Women may not always have been visible in the leadership traditions of ancient Africa, but they always occupied powerful roles. There is the legend of Oloori Moremi of Ile-Ife. The poetess Nana Asma’u, daughter of Shehu Usman Danfodio, was a powerful and a highly learned woman in her own right. So was Queen Amina of Zazzau before her. Princess Inikpi was an influential royal in Igala Kingdom. Emotan was a revered Bini woman who saved Oba Ewuare the Great from being murdered. So was Queen Idia who secured Bini Kingdom for her son Oba Esigie. In modern times Margaret Ekpo, Funmilayo Ransome-Kuti, Gambo Sawaba and Hajiya Laila Dogonyaro are all heroines of our great country. History will never forget Dora Akinyuli and Ameyo Stella Adadevoh and her colleagues who sacrificed so much for public health in our country.

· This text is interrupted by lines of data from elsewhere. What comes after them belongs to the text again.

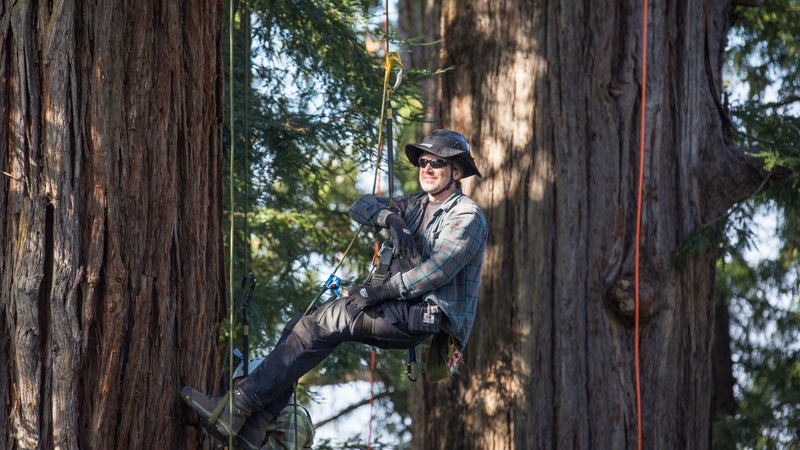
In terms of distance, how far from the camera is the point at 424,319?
558 cm

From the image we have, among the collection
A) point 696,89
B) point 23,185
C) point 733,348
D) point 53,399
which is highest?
point 696,89

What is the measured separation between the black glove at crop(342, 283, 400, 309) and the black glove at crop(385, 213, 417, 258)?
20 cm

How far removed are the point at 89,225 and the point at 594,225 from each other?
4266 millimetres

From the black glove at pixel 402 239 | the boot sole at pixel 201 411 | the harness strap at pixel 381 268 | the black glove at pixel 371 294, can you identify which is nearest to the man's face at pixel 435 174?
the black glove at pixel 402 239

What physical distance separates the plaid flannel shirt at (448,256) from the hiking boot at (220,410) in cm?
97

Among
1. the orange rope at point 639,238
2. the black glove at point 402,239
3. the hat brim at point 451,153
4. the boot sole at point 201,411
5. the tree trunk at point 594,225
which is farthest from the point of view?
the tree trunk at point 594,225

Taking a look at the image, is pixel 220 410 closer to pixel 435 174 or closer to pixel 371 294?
pixel 371 294

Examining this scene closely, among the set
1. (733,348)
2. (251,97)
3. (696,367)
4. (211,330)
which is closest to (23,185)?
(211,330)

But we are not talking about just any type of woman. We need women of talent and virtue, not like the one who swore to me that she is prepared to sleep with any dog “to get to the top”.

Giving more room for women in the public arena is in line with all the international norms and conventions to which we are signatories: Convention on the Elimination of all forms of Discrimination Against Women, CEDAW, the Beijing Platform of Action the Sustainable Development, SDGs, the African Charter on Human and People’s Right, the Maputo Protocol focusing on the rights of African women.

Even the most powerful potentate on earth came out of a woman. Even the Pope did not come out of a man! Whoever you are, you must have spent nine months inside the womb of a woman who nurtured and brought you to life. Strong men respect women; weak, insecure men are threatened by them, especially in the Northern feudal-patriarchy where Muslim women remain hellishly oppressed. We all have mothers, sisters, aunties, wives and daughters. We would feel highly diminished as a people if they were all consigned to the margins of civilisation.